= What to do =
Please translate this sentence from the passage on the Victorian army into Spanish: "It is discipline above all else that ultimately distinguishes an army from any other group of men."

= Extracted text =

□ □ □ □ □

To set the scene, Chapter I describes the size of the
Victorian army in this period, its constituent parts and its
employment. It also outlines recent historical discussion of
the army and points out how sketchy the treatment of the topics
of this thesis has been partly because of source limitations.
Discussion of the conditions of service begins in Chapter II
with the health of the army. Improvement over the conditions
of 1856 was more marked in this area than in any other. This
was a result of better diet, clothing, physical training, and
most important, a better environment and an improved medical
care. Chapter III deals with the questions of education and
literacy in the army and discusses, since the two were inseparably linked, the educational provisions made for the soldier
and for his children. The army's response to the need for an
educated soldiery was a comprehensive system of education for
man and child which, by virtue of universality, cost, curriculum, and quality of instruction, far outweighed the provisions
society made in general for the education of the working classes
for most of this period.
It is discipline above all else that ultimately distinguishes an army from any other group of men. This is the subject of Chapter IV: discipline, crime in the ranks, and its
prevention. Wholesale reduction in the severity of punishment
and the large scale provision of recreational facilities brought
an over-all decrease in crime by 1900, but failure to ease the
many restrictions of army life and to relax the bonds of discipline meant that minor disobedience, insubordination, and desertion would remain as prevalent as ever.

□ □ □ □ □

= Exercise data =
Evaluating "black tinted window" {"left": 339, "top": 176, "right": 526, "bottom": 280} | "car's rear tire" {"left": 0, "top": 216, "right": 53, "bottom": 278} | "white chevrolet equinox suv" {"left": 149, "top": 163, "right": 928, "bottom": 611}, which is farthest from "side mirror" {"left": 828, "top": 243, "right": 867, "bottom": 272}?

□ □ □ □ □

= Completed task =
Es la disciplina, por encima de todo, lo que en última instancia distingue a un ejército de cualquier otro grupo de hombres.